Photo by John Schnobrich on Unsplash

As the saying goes “ the best defense is a good offense”. Nothing can be more deflating than your client is unsatisfied with what you come up with. It not only hits your ego, but also affects your time. While supporting your client’s needs and wants, you should find ways to stay ahead of the ball to mitigate any future friction. So, How can we as designers own our design decisions and push back against a client?

To come up with design principles, we take a lot of data and hard work into consideration. Ideally, they should be based on the users’ needs, primary research and the values of the client/company. Most importantly, it’s our responsibility to carry them through the design decision we make. When we consider the client’s value with our design principle and agreeing on the principles with relevant stakeholders is going to ensure a successful product while building peaceful relationship .

Numbers equate to value. Doing your research before jumping into any project is wisely advised. If you have any data or analytics to back your design decisions, use them. Both quantitative and qualitative datas are helpful in justifying your design decision. Especially the direct quotes from your user research, that’s a valuable evidence and a strong foundation for your designs. If there is not enough data to prove or disprove a statement, be sure to be honest and communicate that clearly to your client. I personally think integrity and transparency are the most important personal values while working in any area of the design. I believe that most people appreciate transparency no matter how the outcome will be.

If time allows, come up with alternative design decisions. It does not have to be complete, but at least provides a frame work (theme) for the alternative design. I usually do this when I’m building my mood boards and style tiles while following the same principles and data. However, be mindful of advertising the alternative designs and explaining it to the client. Compare and contrast the differences of both or multiple. Having a back-up plan is not a sign of lack of confidence, it represents freedom and an open-mind.
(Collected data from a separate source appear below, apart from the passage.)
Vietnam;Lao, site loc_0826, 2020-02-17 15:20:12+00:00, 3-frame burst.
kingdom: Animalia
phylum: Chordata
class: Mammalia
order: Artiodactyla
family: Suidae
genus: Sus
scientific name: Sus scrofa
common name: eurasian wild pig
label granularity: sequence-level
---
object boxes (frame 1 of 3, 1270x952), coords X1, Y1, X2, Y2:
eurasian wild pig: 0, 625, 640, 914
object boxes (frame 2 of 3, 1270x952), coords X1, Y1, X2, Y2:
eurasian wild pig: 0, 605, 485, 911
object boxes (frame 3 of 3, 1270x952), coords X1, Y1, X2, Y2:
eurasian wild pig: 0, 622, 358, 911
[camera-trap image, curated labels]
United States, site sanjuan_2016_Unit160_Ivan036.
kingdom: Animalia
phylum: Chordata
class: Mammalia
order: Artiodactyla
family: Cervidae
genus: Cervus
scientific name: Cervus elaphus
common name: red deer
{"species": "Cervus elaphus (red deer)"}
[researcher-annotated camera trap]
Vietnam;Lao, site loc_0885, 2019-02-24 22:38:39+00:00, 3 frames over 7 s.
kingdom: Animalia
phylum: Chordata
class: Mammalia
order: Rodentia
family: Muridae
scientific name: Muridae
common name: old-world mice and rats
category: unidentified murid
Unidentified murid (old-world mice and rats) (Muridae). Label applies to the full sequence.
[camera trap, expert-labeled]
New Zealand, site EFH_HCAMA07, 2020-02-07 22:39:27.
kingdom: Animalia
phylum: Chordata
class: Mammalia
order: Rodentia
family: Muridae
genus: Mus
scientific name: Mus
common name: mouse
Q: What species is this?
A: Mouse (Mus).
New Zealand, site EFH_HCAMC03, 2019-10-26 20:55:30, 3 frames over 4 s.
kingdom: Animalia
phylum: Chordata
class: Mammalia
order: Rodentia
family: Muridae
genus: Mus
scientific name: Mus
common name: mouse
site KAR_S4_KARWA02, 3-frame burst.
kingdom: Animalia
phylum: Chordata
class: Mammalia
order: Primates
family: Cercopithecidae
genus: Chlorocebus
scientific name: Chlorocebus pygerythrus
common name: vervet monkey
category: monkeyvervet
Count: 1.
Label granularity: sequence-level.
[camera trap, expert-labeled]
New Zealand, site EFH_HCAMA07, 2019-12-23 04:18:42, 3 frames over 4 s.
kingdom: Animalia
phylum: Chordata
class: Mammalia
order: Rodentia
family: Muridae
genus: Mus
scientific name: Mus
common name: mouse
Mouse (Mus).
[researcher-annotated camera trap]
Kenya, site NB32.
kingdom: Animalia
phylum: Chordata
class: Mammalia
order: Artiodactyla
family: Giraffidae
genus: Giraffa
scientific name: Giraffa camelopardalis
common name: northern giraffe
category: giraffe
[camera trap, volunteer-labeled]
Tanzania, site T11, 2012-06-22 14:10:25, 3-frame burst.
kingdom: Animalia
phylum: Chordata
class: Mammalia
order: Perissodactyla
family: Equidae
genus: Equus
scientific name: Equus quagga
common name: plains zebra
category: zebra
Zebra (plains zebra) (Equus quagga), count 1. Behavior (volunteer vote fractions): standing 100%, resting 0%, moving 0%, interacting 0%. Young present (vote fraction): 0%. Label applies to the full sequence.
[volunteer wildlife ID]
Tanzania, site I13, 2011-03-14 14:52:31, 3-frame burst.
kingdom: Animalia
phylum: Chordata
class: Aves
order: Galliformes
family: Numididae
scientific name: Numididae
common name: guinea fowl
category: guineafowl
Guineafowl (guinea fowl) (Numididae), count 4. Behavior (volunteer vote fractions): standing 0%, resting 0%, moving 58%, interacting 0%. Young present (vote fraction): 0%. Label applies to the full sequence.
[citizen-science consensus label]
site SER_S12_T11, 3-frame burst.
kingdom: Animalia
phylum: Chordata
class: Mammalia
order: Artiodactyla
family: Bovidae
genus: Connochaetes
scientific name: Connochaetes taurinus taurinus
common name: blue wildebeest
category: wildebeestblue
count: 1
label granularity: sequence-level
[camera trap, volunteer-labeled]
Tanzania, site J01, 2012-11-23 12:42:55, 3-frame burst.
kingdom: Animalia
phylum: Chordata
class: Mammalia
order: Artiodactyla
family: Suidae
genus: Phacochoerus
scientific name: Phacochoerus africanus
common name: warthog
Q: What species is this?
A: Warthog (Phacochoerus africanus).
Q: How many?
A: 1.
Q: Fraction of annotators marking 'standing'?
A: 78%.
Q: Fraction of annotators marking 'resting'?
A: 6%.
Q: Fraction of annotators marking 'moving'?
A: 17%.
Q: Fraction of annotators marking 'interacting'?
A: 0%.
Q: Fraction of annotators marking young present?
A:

If you find yourself being lost and confused in critics, maybe you should take a step back and re-evaluate your design in solitude with honesty. If you agree that there is a loophole in your design, own it, fix it, communicate and come up with new negotiation with your client. Be clear and informative when addressing the concerns. It will help the client understand the design process better, and also explains design is a step by step process instead of an overnight achievement.

Owning your design is not only to own the best version of it, it means to own the good and the bad at the same time. As a designer, you have to question your designs professionally than anyone else. Admitting mistakes on time rather than later is better because you save your time and energy from falling down the wrong rabbit hole later. Own your design decisions and confirm them with your clients with transparency helps you to gain back and maintain your confidence. Remember, open-mind is the key, be rational rather than emotional so that your ego don’t ruin your chances.